All hospitals were meant to have had the chance to become foundation trusts by early 2008. But half have still not achieved that.
“Half the hospital system is still not capable of saying it is financially viable and well governed [the requirements to achieve foundation trust status],” Mr Moyes said.
That included big teaching hospitals in Oxford, Nottingham, Leicester, Leeds, St George’s in London as well as large institutions in Plymouth, Southampton, Bristol and Liverpool.
If you lived in such a town or city, and the hospital was in effect saying, “‘well, actually, we are not really very financially strong and our governance is pretty poor’, how would you feel about that?” Mr Moyes said.
The fact that in many parts of the country the NHS remained a mix of foundation trusts and hospitals still answerable to Whitehall and the secretary of state meant that the full benefits of the reform programme were not being felt. Health authorities were continuing to worry about operational problems in hospitals, not about commissioning the best care for patients.

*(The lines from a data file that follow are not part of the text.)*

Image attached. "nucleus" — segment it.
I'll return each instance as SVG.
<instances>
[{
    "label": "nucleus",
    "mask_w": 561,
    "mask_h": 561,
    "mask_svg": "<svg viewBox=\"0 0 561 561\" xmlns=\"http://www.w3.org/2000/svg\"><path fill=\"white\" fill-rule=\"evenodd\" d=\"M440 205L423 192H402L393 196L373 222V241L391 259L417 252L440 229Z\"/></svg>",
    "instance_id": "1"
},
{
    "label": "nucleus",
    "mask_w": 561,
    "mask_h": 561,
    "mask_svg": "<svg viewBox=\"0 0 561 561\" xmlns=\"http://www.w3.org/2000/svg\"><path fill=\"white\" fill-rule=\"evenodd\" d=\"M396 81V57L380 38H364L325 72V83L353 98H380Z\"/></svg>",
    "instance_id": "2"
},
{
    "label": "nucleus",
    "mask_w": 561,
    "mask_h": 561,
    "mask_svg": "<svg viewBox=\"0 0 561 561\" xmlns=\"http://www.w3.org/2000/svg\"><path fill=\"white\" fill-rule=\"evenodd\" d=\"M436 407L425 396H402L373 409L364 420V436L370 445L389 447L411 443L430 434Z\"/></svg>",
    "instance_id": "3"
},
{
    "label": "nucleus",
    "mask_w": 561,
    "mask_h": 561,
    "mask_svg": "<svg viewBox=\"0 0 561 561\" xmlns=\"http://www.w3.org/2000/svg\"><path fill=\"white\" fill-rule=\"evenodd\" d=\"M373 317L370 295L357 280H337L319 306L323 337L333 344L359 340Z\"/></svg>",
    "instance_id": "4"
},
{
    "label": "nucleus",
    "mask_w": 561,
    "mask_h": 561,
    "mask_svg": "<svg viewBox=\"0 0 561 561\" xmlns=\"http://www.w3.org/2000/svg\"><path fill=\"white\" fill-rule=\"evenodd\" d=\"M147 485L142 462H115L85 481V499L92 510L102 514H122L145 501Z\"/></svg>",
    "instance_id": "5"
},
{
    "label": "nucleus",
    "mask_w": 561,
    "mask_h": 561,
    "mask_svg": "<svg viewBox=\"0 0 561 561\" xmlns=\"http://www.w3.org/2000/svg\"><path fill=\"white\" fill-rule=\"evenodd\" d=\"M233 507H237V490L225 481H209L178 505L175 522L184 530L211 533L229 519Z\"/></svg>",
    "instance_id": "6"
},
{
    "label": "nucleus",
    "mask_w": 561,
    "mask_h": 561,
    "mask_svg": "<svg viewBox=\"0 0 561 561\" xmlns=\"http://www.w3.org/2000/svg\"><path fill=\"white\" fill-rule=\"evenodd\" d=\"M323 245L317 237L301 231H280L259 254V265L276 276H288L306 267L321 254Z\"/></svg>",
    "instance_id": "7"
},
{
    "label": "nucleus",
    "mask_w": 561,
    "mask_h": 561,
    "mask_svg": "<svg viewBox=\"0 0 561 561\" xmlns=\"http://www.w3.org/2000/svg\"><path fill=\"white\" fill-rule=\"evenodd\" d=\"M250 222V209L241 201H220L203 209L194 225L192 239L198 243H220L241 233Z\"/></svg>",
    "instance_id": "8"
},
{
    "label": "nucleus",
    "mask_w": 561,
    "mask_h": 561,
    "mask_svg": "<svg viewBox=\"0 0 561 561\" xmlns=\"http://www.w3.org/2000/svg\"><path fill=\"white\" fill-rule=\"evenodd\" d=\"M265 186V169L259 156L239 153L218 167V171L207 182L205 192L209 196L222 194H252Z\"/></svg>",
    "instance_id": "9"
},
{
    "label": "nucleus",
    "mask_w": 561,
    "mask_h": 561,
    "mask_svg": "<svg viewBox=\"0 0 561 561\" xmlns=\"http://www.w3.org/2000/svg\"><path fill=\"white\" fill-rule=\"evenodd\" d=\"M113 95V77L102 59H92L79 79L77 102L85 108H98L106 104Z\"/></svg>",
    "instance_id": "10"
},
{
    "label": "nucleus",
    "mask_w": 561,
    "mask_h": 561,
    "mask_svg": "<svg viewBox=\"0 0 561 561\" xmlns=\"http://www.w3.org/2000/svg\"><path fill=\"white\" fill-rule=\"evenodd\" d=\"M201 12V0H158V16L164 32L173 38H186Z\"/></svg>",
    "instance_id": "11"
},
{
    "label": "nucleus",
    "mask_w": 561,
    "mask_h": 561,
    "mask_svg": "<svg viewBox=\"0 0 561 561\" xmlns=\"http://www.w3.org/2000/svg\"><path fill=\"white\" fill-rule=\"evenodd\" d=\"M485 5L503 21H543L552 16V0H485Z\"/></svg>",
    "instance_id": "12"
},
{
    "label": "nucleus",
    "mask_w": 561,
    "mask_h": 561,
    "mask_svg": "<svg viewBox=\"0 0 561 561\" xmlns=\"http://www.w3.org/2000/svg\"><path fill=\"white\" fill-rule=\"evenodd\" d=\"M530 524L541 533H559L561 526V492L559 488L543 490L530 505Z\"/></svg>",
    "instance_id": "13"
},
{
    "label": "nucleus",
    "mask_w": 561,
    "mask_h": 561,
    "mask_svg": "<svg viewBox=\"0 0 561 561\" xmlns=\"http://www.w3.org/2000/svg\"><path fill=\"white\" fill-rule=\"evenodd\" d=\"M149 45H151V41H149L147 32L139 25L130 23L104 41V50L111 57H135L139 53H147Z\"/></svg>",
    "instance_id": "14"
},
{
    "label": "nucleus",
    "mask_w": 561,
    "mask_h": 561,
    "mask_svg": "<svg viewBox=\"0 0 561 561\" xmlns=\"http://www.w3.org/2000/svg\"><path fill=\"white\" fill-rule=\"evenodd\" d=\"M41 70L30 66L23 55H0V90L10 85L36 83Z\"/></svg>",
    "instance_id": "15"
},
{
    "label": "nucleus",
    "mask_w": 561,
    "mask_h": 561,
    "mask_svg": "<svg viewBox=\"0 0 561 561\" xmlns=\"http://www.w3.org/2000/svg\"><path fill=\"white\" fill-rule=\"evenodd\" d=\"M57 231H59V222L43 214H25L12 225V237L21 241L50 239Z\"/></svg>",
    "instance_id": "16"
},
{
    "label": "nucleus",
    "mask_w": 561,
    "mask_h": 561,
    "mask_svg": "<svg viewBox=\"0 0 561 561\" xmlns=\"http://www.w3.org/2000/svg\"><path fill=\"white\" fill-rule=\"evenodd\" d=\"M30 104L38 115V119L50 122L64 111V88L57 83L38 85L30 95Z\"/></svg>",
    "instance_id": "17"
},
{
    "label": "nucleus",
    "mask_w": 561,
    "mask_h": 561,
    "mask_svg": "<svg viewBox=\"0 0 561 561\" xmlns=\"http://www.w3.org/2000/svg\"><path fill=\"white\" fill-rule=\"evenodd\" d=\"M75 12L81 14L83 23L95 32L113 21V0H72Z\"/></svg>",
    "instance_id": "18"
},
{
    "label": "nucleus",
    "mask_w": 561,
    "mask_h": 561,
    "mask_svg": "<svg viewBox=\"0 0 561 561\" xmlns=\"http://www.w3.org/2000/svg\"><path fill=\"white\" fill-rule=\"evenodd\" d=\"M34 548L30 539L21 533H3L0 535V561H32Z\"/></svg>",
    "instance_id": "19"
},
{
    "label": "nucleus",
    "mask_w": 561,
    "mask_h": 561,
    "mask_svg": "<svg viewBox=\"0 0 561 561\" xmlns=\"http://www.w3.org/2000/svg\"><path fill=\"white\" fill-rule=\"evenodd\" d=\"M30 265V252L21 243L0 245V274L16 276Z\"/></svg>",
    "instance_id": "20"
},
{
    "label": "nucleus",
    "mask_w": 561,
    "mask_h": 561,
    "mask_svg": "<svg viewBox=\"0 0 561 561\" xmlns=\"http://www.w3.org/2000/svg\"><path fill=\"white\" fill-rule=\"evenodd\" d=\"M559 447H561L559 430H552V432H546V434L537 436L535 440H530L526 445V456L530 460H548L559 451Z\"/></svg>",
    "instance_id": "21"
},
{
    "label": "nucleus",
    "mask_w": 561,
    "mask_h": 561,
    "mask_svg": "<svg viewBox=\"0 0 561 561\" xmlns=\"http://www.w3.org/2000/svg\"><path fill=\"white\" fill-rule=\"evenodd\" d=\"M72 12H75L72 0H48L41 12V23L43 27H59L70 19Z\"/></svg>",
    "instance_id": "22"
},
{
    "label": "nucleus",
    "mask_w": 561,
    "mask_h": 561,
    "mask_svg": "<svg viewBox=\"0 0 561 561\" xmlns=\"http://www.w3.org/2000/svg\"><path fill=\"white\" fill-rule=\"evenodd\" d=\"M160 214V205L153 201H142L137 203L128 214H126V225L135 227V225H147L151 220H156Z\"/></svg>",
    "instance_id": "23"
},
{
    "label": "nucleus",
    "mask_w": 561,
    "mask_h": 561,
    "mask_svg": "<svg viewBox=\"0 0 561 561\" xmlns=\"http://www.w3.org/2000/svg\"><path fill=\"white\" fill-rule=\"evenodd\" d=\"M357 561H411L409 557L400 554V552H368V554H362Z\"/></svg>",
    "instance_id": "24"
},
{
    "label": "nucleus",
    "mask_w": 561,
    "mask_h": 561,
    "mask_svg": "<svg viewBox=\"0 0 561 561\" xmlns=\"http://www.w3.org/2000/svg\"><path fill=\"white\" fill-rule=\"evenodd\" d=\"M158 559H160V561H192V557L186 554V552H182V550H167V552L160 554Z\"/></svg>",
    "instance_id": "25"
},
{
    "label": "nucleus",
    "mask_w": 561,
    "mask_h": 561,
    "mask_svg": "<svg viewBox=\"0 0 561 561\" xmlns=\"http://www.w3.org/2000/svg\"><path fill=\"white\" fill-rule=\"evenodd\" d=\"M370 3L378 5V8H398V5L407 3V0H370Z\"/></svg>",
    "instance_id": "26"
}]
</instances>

The time had come, he said, for the department to recognise the NHS was not a “a system” of people and buildings the secretary of state had to be involved in managing. Rather, it was a “mutual insurance system” which “defines standards, defines efficiency [and] looks after the interests of patients who pay the cost of the insurance. It challenges inefficiency. It challenges poor quality. It is aggressive and goes for the best. It shapes the whole service”.
But the department had never accepted that, and “the culture, and the unsaid assumptions of a lot of people in healthcare is that this is an integrated system that is managed from the top, and therefore they can’t see the logic of the reform agenda”.
That “underlying culture of corporatism” remained the biggest single obstacle to the decentralised approach that was essential to deliver the best healthcare.